Any way around this? Not at all a dealbreaker, love the software. But it would be nice if I could somehow tell BBCSO don't process anything until you get a MIDI event / send.


  • Interesting. I'm running Logic Pro 10.7.4 here, and with a brand new project and a single "empty channel strip", the macOS Activity Monitor app shows CPU utilization for Logic Pro itself floating between 3.7% and 5.2%. If I switch to my BBC SO (Discovery) template with one track for each instrument (but no channel/track data) and give it a moment to "quiesce", it floats in about the same range - sometimes a bit higher (5.6%). If I then quit Logic Pro (to unload BBC SO), relaunch Logic Pro, and then load one of my older projects with ~27 channels/tracks and a LOT of MIDI data (but no reference to BBC SO), and monitor CPU activity for awhile (and not yet having hit "Play"), it seems to float between 39.8% and 48.7% CPU while otherwise "idle". This might lead me to believe that the "idle load" may be inherent to each DAW app, and while it may be affected by and/or related to any additional plug-ins being loaded, the plug-ins may not be the sole source. Perhaps check with another project that doesn't use BBC SO and see if there's any correlation in behavior?

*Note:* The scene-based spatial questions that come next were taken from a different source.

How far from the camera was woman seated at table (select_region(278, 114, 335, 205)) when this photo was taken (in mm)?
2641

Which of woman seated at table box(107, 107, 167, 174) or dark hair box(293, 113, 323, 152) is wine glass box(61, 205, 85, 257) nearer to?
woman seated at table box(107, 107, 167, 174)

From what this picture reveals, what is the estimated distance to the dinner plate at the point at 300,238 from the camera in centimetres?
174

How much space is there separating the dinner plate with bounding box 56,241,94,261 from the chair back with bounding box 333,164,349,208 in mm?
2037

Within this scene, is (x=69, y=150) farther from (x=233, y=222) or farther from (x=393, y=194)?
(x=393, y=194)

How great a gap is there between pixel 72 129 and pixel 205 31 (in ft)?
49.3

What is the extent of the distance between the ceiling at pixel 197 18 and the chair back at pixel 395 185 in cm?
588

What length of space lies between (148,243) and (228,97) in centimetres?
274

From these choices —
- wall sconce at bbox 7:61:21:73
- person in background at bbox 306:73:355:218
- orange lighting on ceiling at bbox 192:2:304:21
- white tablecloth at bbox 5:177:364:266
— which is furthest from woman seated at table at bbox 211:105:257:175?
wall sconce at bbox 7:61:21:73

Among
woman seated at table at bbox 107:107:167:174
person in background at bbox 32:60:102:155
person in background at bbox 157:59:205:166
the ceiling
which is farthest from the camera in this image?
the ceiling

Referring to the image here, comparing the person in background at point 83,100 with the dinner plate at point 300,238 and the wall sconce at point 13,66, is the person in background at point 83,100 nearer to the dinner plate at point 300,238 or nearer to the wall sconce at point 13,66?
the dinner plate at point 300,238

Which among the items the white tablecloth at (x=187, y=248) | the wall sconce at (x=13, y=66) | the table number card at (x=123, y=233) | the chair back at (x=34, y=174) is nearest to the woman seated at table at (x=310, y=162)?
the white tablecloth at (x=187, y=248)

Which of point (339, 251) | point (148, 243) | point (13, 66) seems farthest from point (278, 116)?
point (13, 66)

    And yeah, I know what you mean about the CPU being able to handle the load; just played back the above ~27 track project, and while CPU usage for the app peaked around 91%, the overall system idle percentage never dropped below 90%. Gotta love modern hardware.😎

    macOS 13.2, Logic Pro 10.7.7, BBCSO Core

  • My goodness, it doesn't feel like since July I posted this but here we are.. Yes, you are right @Baby_Model_Berg, the issue is indeed Studio one, or idle plugins in general. They have a plugin nap feature, but it doesn't seem to do what it does on the tin for me (very likely scenario specific, plugin dependent, etc). I have Opus and it seems to be doing the same cpu sucking behavior (EastWest plugins). Although interestingly the idle compute seems to be correlated to the plugin content; one sample of drums from eastwest seems to use half as much as the choral stuff I have loaded in.

    In any case seems like I might need to talk to Presonus instead. Thanks for the reply!! I didn't piece that together, probably because I primarily use BBC SO (Still learning a lot and trying REALLY hard not buy ALL the plugins rather than invest in education. Only partially succeeding...)

  • If you happen to use Studio One, "release audio in background" checkbox does drop the cpu to 0 percent when another window is selected. Also, cpu usage of the non-playing tracks appears to be correlated to sample rate. So I think it has something to do with constantly sampling the channel, or maybe checking 92k times per second to see if the plugin has produced audio kind of thing. But at least I can release the cpu when I'm not using studio one. I like to leave it open since it probably takes 10-20 seconds to load up my template.

  • I upgraded to Pro (Version 6). Some of the in built templates (you click on to create a new song) upload "Mix Effects, Console Shaper" to your Main (Output). See this in the 'Mix' tab. It's on the top of your output tab. Within the Console Shaper are three options 'Drive', 'Noise' and 'Crosstalk'. Crosstalk is pretty useful if you're trying to create an authentic room dynamic with something like an orchestra. What it does is feed a little of the sound of the instruments being played (adjustable with the knob in the UI) through every instrument.

    In feeding a little sound to the other channels, it's effectively keeping all the instruments loaded in the CPU. This can impact RAM and CPU core and thread use.

    A simple way to check if its active is to open the Mix view and watch the meters on the tracks - if you're getting tiny blips on tracks that aren't currently playing (and where all the reverb/delay from previous notes has played out) - the Console Shaper is active and working.

    The Console Shaper is a great tool, but, at MIDI level, it's a CPU killer. Switch it off. When you're mastering your mix of tracks (all bounced down to audio), you can switch it back on and use it as a tool to help with the final feel of your mix. I've attached a couple of (quick & rough) screenshots. 'Crosstalk 1' pic - shows a completely new fresh song with no tracks and the Console Shaper automatically included. 'Crosstalk' pic shows you where to access the Cosole shaper and its relevant knob switches. It's a great tool, but not great that, rather than being an option within Presonus' FX add ins it's automatically installed.